See what I mean? You’ll be talking this way, too, once you stand on your porch and take a whiff of that new-mown grass or the delicate smell of lilacs and crabapple trees, just days from blooming. Then, listen to the chirpy chatter of the birds at dusk and immediately begin to wax poetic. (Marguerite House)
While a contributor to The New Yorker writes about 'The Enduring Romance of the Night Train'.
Having commandeered the upper berth, I lay there, reading “Wuthering Heights,” drifting off, and lurching awake, bereft of my bearings, whenever the train paused. I recall tugging the edge of the blind, peering out into first light, and seeing an old woman, quite still, with a bundle of sticks on her back. It was as if we had taken a branch line into the world of Brueghel. (Anthony Lane)
According to the Daily Mail, 'book clubs have become the ultimate status symbol'.
In Derbyshire, the queen of book clubs is Lady Edward Manners, who once described her group as the 'scariest in England'.

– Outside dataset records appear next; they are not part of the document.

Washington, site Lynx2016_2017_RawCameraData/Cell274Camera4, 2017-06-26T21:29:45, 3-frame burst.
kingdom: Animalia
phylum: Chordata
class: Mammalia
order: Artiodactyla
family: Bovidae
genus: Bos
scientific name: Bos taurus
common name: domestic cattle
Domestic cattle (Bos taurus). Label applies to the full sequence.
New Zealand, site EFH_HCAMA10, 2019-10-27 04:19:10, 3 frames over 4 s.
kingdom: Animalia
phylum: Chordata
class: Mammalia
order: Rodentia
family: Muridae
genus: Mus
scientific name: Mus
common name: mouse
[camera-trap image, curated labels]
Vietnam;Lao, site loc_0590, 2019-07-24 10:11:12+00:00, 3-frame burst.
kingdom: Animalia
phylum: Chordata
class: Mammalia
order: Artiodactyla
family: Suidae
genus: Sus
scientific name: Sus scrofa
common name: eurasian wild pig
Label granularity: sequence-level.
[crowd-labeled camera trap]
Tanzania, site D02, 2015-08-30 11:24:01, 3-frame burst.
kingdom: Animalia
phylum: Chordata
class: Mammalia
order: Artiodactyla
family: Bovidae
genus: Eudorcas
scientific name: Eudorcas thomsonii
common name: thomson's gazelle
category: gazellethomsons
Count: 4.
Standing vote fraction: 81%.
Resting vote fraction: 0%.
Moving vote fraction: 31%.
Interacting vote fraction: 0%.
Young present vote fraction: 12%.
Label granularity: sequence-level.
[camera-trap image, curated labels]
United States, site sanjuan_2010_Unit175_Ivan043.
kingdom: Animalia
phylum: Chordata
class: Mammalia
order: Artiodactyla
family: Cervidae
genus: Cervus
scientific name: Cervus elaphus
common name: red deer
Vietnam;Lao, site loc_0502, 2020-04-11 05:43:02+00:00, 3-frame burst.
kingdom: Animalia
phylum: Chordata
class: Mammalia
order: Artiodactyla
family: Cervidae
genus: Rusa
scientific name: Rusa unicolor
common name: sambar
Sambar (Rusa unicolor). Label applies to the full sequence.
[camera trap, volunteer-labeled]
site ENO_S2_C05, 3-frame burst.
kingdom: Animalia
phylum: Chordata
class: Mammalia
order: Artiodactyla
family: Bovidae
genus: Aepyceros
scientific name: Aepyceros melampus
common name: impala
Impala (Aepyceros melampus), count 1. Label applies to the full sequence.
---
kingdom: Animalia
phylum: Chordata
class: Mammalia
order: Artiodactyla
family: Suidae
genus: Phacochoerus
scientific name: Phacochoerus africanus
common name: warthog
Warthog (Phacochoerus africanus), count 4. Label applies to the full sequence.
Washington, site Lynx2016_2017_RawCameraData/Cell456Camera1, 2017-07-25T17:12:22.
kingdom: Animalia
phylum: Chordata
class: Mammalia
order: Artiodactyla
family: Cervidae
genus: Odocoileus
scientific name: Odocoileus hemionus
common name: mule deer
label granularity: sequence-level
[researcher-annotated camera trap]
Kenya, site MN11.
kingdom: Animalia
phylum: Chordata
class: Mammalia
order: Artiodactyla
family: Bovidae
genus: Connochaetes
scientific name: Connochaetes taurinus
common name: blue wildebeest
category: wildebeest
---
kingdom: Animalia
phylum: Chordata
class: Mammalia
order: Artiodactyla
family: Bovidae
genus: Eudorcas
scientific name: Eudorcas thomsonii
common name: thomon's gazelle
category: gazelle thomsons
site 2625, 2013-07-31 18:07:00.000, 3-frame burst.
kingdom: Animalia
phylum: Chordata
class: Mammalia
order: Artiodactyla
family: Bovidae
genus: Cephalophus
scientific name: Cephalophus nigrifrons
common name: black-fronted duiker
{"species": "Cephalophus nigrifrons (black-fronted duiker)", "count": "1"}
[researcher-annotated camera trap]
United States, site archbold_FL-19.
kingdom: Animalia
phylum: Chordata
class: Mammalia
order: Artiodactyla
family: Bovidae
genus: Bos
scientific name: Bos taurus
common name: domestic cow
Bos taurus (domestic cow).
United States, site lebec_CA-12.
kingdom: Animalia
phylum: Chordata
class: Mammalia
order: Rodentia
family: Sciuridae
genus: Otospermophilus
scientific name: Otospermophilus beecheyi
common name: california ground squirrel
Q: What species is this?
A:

When it is her turn to host, Lady Edward invites her guests to Haddon Hall, the 11th century country pile she shares with her husband Lord Edward and their twin sons.
The home has featured featured in several film adaptations of Jane Eyre, as well as Elizabeth, Pride and Prejudice, The Other Boleyn Girl and the Princess Diaries.
Lord Edward inherited the property on the death of his father Charles Manners, 10th Duke of Rutland, in 1999. His older brother David Manners, 11th Duke of Rutland, is father of 'the Manners sisters', Lady Violet, Lady Eliza and Lady Alice, and lives at the family seat of Belvoir Castle. 
Speaking on gaining membership to her book club, Lady Edward told Tatler: 'It's one in, one out'. Members are also expected to dress up for the occasion. 'It's a heels and lipstick affair,' she added. (Stephanie Linning)
According to The Irish Times, writer Gerald Murnane is a fan of Wuthering HeightsEscola Educaçao (Brazil) recommends 15 feel-good movies on Netflix, one of which is Jane Eyre 2011.